It started to…rise and move along the surface, like waves being moved by the wind.
Alessia felt herself breathing a little harder, as the air moisture thickened to the point that it almost felt as though she were breathing water. Cold that sunk into her bones followed and she recognized what her father had done.
Neoklis's blood stopped short of actually touching the stone surface of the altar, floating on the air as something gathered.
And now he would reach for Triol’s Torch, Alessia guessed.
But her father hesitated.
And then made one more cut, this time in his wrist.
It was shallow, but still made her eyes widen as another stream of blood joined the first.
He really was summoning more than one god.
“As this is a question of my piety, I should be that sacrifice!” Neoklis yelled as he used his robes to staunch the bleeding from his wrist. Every single priest who would be a Torchbearer had been taught to not go to these extremes when making offerings because it really was the sort of thing that might be done only once.
But to summon more than one god? For her father, it might now be the only way to keep both face and reputation intact.
A part of Alessia yearned to feel bad about perhaps pushing her father into this but…no, no, she would not have it.
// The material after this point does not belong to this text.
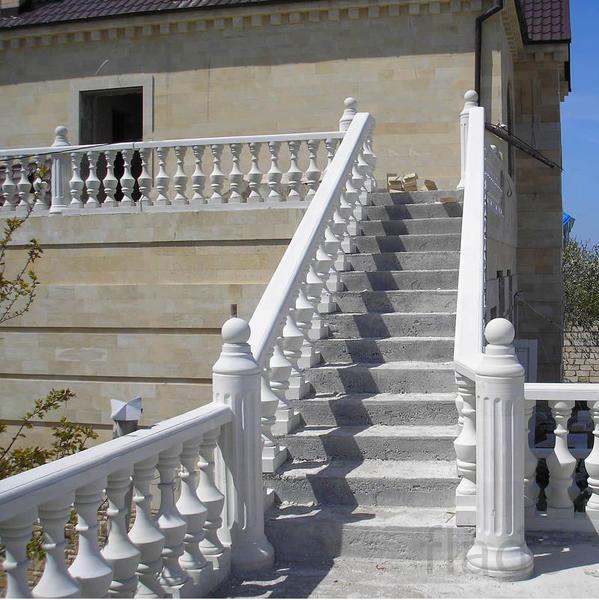 ограждение для лестниц из бетона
If he made the decision to do this, it was because he was confident about himself
And, indeed, the cut in his wrist proved too shallow to not be staunched by the handful of robe pressed against it.
The blood dripped down, but, just before it joined the sea on top of the altar, it was suspended mid-air.
Winds started to dance in the chamber, pulling at tunics and hair. Cloudy mist began gather at their feet, rising and rising until it was partly occluding things.
This was Lex, then.
He was summoning the wind god.
“If this fine, if this is proper!” her father did not stop speaking in a loud voice for a moment, walking over to where the poles were and grabbing both Triol’s and Lex’s Torches by their handle.
The white cloudy flame in the latter swooshed back and forth as Neoklis brought it over to the altar.
And engulfed the air floating above it.
“If this is just and worthy!” he proclaimed again as he waved Triol’s, taking the pole holding a light blue flame and pressing it against the red surface of the altar.
The sea of red turned into a sea of blue flames as they caught fire, the two divine flames dancing and moving around each other.
But not mixing.
“Then come Lords!” Neoklis voice reached a fevered pitch, “COME!”
The poles no longer held their holy flames, their fires having been transferred to the altar and enhanced.
For a moment, the air DID turn into water, the wind DID blow gale into them, the cold DID seep into her bones and the misty clouds DID envelope them.
But the fires coalesced.
The fires drew in the water and air from the chamber.
The fires stablizied.
And two faces looked on into Alessia’s father.
“Anax of Tritos,” said Triol, his colorless face indifferent.
“Head Priest of Triol’s city,” Lex’s featureless face smirked.
“You called,” one of them said.
“And we answer,” said the other.
“But the shape of your sacrifice is only for questions,” Triol frowned.
“Is…that a problem, divine lord?” Neoklis bowed at the waist.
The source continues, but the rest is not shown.